Agile Software Development
Description
1.
"a conceptual framework for software development that promotes development iterations, open collaboration, and adaptability throughout the life-cycle of the project.There are many agile development methods; most minimize risk by developing software in short amounts of time. Software developed during one unit of time is referred to as an iteration, which typically lasts from two to four weeks. Each iteration passes through a full software development cycle: including planning, requirements analysis, design, coding and testing." (http://www.bravenewcollaboration.com/concepts/)
2. Jay Standish:
"Agile Software Development achieves a pull system in the sense that tasks are not assigned to workers by managers. Instead, a team collaboratively lists all the things that need to get done, and chunks them out into tasks that can be finished within a day. Then, team members go to the board and signs themselves up to work on the tasks they think they are most qualified for and excited about. When they are done, they pull another task to themselves.
Just this one process makes the work environment so much better. It gives workers both a sense of independence but also their context within the team is visible- everyone knows what they are working on and when it should be done." (http://www.worldbridgerdesign.com/blog/pull-systems-for-knowledge-work/)
Discussion
How Agile is Coming to Manufacturing
Steve Denning:
"In Agile, self-organizing teams work in short cycles (typically called “sprints”) and develop the features and products in a modular fashion to facilitate rapid innovation. The teams continually evolve the product in the light of experience and customer feedback. In 2001 at the time of the Agile Manifesto, Agile software development was a tiny minority school of thought on the periphery of the business mainstream. Now Agile software development is a huge movement involving thousands of firms all around the world.
The same revolution is now coming inexorably to manufacturing, because slow-moving multi-year product cycles will be unable to cope with the rapidly shifting marketplace. The only surviving manufacturers will be those that have learned how to be Agile.
We can catch a glimpse of what Agile manufacturing will look like from the experience of Wikispeed, a Seattle WA C-Corporation that recently developed a functional road-safety-legal prototype to get 100 miles per gallon. It was developed in just three months, instead of the multi-year process that traditional manufacturing requires. Wikispeed’s car can go from 0 to 60 mph in less than five seconds. It weighs just 1,404 pounds. It has a top speed of 149 mph. Its ground clearance can be adjusted anywhere from racing to sport utility. It seats four passengers and meets all legal safety standards.
In achieving all this on a shoestring budget, Agile was key. Wikispeed developed the car by doing what modern software teams do: they used the radical management methods of Agile, Scrum and Kanban.
Agile software development is a family of software development methods based on iterative and incremental development, where requirements and solutions evolve through collaboration between self-organizing, cross-functional teams. This reduces the cost and time to make change, which evolves new products faster than stage gates and planning phase approaches.
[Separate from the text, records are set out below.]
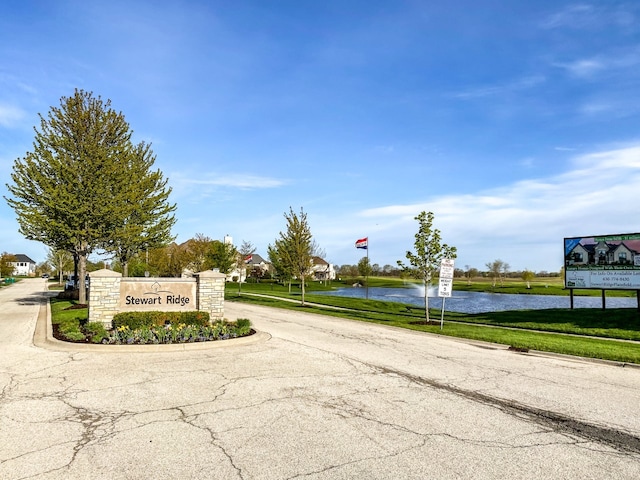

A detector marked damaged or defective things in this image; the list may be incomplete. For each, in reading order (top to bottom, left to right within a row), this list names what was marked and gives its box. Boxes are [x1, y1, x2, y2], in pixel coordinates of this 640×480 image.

cracked asphalt road [1, 280, 640, 478]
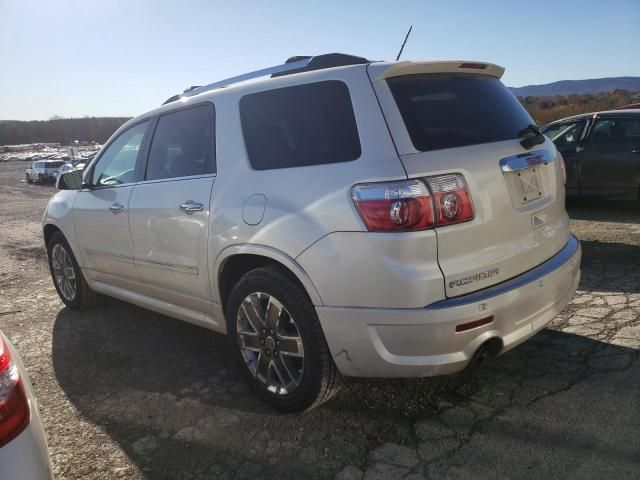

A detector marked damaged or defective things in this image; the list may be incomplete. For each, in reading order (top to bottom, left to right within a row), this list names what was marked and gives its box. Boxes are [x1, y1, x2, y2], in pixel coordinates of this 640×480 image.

cracked asphalt [0, 162, 636, 480]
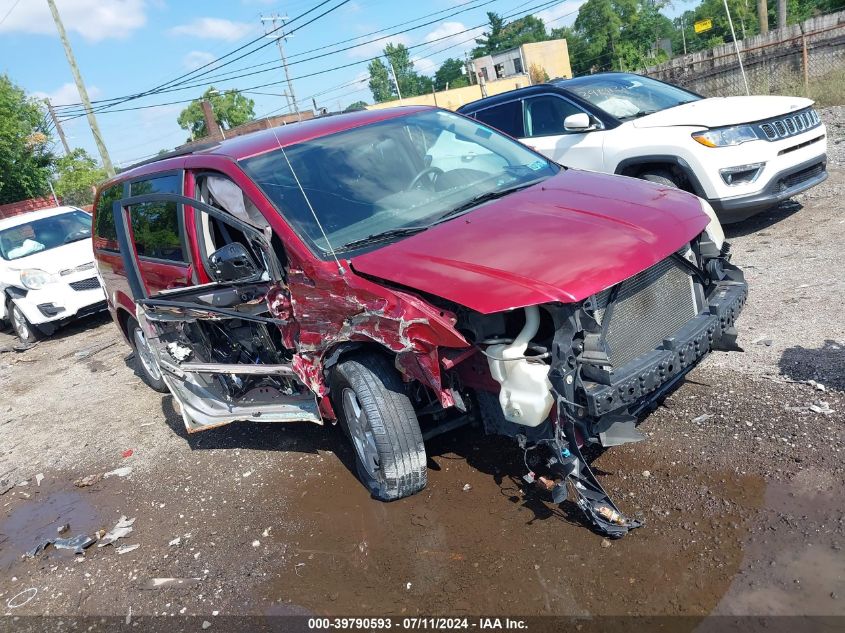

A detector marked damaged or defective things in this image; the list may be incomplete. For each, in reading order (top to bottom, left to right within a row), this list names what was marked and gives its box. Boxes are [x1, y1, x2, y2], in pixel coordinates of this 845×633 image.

crumpled hood [632, 95, 812, 128]
crumpled hood [5, 237, 95, 274]
crumpled hood [352, 169, 708, 314]
damaged red minivan front end [94, 106, 744, 536]
broken plastic fender piece [98, 516, 136, 544]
Scrum is a way of managing self-organizing teams, using a “Product Owner” who is the voice of the customer and a “Scrum-Master” who is accountable for removing impediments to the work of the team. This focuses the work with minimum business overhead.
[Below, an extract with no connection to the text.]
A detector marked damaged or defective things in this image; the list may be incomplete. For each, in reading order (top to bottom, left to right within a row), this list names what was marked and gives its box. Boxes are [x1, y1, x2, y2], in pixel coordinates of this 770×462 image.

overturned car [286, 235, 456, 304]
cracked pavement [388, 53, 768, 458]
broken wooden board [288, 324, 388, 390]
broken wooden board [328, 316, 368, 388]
Kanban is a way of visualizing work flows so as to reflect customer “pull” and identify bottlenecks and waste. This increases speed of delivery by maximizing flow. Wikispeed works in self-organizing teams with one week sprints. Using Scrum, the team iterates the entire car every seven days. That means every seven days they re-evaluate each part of the car and re-invent the next highest priority aspects to be worked on. This way of working radically accelerates the pace of innovation. Within each sprint, the teams use Kanban boards to picture and optimize the flow of work within those sprints."